The relatively low utilization of CDA is multifactorial and includes clinical, economic, and technical considerations [2, 3]. While the indications for CDA have expanded to include patients with both radiculopathy as well as myelopathy, several contraindications such as facet arthrosis, severe disc degeneration and spondylosis, and osteoporosis limit more widespread use [4,5,6,7]. Economically, it is also more beneficial for surgeons in the current reimbursement system to perform an ACDF rather than a disc arthroplasty, even though healthcare costs may be lower when CDA is performed [8]. However, we believe that another significant factor limiting the more widespread use of CDA is the technical challenges of performing the operation. While a cervical fusion can be forgiving, the maintenance of motion requires near perfection in the indication of patients, removal of osteophytes, precision of endplate preparation, and positioning of the implant. A small imperfection in any of these steps can cause the patient’s symptoms to return and further surgery to be required. By discussing the options for implants and sharing our preferred technique for cervical disc arthroplasty, we hope that more successful implantation can be achieved and revision rates reduced.
Patient positioning
Proper implant position is vital for optimal function of a cervical disc arthroplasty. Two methods of verifying position of the implant are through radiographic and visual confirmation. Radiographic confirmation should be done throughout the case. This requires perfect AP and lateral X-rays intra-operatively. However, if the patient is not well positioned on the table, these necessary images are impossible to obtain. Positioning must therefore be compared to standing pre-operative images and confirmed with AP and lateral fluoroscopy to show correct alignment and rotation of the patient on the table with the level of interest being neutral. An example of positioning and the comparison to the upright pre-operative X-rays are shown in Fig. 1. Once perfect facet overlap on lateral X-ray is achieved, the patient’s head should be secured with tape over the forehead, chin, and above the lips to guarantee the position will be maintained (Fig. 2). Imaging should be performed at multiple times throughout the case, such as at level confirmation and implantation of the trials. At each of these time points, the bed should be rotated as needed to ensure the patient is positioned perpendicular to the floor.
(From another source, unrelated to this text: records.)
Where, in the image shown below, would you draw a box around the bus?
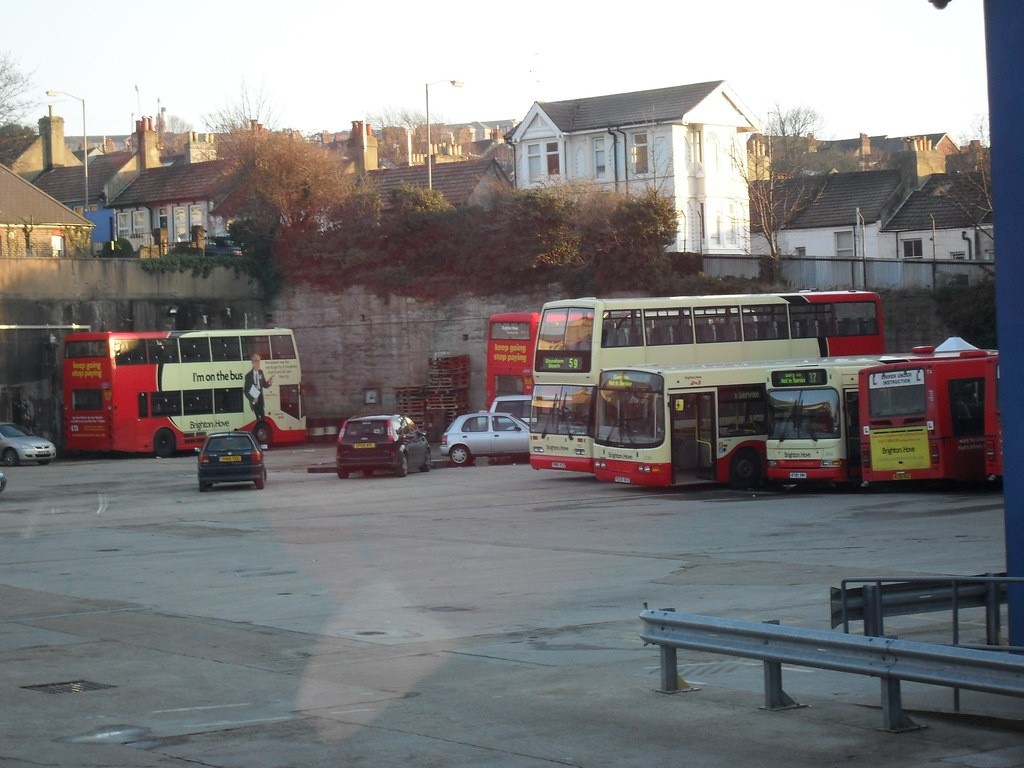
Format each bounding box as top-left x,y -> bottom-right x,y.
593,345 -> 1003,496
529,289 -> 887,474
60,328 -> 308,457
486,307 -> 759,413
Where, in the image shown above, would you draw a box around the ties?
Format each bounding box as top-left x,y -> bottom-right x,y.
256,373 -> 258,386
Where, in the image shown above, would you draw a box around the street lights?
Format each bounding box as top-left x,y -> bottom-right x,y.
425,78 -> 464,190
45,90 -> 89,212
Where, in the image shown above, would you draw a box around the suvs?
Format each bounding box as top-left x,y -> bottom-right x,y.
335,413 -> 432,479
439,411 -> 533,466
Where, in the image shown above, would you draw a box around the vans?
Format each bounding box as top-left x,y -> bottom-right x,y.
486,394 -> 538,429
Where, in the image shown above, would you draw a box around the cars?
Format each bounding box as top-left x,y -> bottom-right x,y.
194,431 -> 269,491
205,236 -> 243,257
0,423 -> 57,467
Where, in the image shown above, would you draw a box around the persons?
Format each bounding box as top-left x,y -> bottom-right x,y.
244,353 -> 273,422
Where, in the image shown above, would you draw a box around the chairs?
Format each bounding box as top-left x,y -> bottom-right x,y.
606,318 -> 878,347
728,420 -> 764,436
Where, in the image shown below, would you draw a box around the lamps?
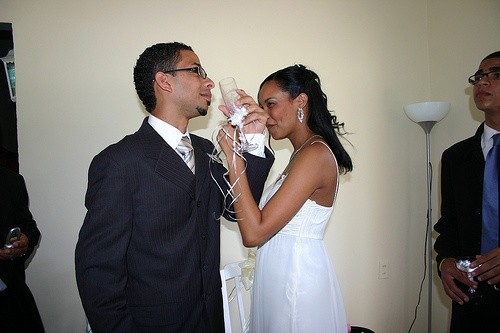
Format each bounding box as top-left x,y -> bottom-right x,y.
405,101 -> 453,333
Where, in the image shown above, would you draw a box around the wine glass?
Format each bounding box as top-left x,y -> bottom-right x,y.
207,125 -> 243,164
219,77 -> 259,153
455,252 -> 484,298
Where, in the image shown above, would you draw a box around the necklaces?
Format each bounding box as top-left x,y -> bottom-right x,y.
290,135 -> 323,161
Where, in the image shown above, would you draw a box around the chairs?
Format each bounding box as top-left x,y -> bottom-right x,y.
220,260 -> 252,333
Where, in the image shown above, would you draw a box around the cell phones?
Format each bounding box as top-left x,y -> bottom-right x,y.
5,227 -> 21,249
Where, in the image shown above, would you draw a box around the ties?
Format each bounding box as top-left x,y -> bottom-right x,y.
177,135 -> 196,175
481,133 -> 500,255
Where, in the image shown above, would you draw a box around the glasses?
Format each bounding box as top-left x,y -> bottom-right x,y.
468,70 -> 500,85
153,66 -> 207,79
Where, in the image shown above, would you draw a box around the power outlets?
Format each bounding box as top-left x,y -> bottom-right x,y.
378,263 -> 390,279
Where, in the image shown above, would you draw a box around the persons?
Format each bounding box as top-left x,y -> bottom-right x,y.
433,51 -> 500,333
216,65 -> 352,333
75,42 -> 275,333
0,172 -> 45,333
An example of pre-operative and intra-operative X-rays demonstrating positioning for a patient that underwent a cervical disc arthroplasty at C6–7. a, b The lateral and A/P upright X-rays acquired prior to surgery, respectively; the arrow is pointing to C6. c, d Intraoperative lateral and A/P X-rays reproducing the same alignment as shown in a and b
Proper positioning of the patient should be confirmed with fluoroscopy. Tape should then be used over the forehead, across the chin, and also above the lip if needed to ensure that the positioning is maintained throughout the case
Approach
Standard Smith-Robinson approach to the anterior cervical spine is utilized. We prefer to carefully mark our proposed incision in a well-lit environment with a fine-tipped marker to ensure a very cosmetically pleasing incision in the patient’s given skin crease. After standard pre-operative cleansing with alcohol and chlorhexidine, we apply sterile drapes and inject an epinephrine-containing local anaesthetic along the superficial aspect of the wound to minimize superficial bleeding during exposure. We find our predicted level and mark it with a burlisher on the medial edge of the longus colli so that we can confirm radiographically prior to entering the disc space. Once the level is confirmed, we elevate the musculature so that we can place our retractors underneath. For implants that tend to be prominent ventrally, we prefer to not fully remove the ventral overhang from the cephalad vertebrae in order to allow it to contain the implant fully; removing it would lead to the implant being prominent ventrally or a smaller implant being necessitated.
Caspar pin insertion
Once the Caspar pins are inserted just a few threads, AP and lateral X-rays can confirm centering of the pins as well as correct trajectories of the pins. Intra-operative X-ray examples are shown in Fig. 3. By confirming that the pins are centered, it can be used for referencing of centre when inserting the instruments and final implant. If the patient is noted to be malpositioned, the bed can be rotated and the c-arm adjusted to achieve perfect imaging of the operative level. Imaging can be taken again throughout the case based on the particulars of the specific disc, including after insertion of the trial and final prosthesis. The trial on the handle is inserted and confirmed to be in appropriate position. This theoretically should be inserted with the handle parallel to the Caspar pins. If the Caspar pins were inserted at a slight angle, the insertion angle of the handle can be varied until appropriate and the angle of the trial relative to the pins can be used to replicate the insertion angle of the preparation devices and final implant.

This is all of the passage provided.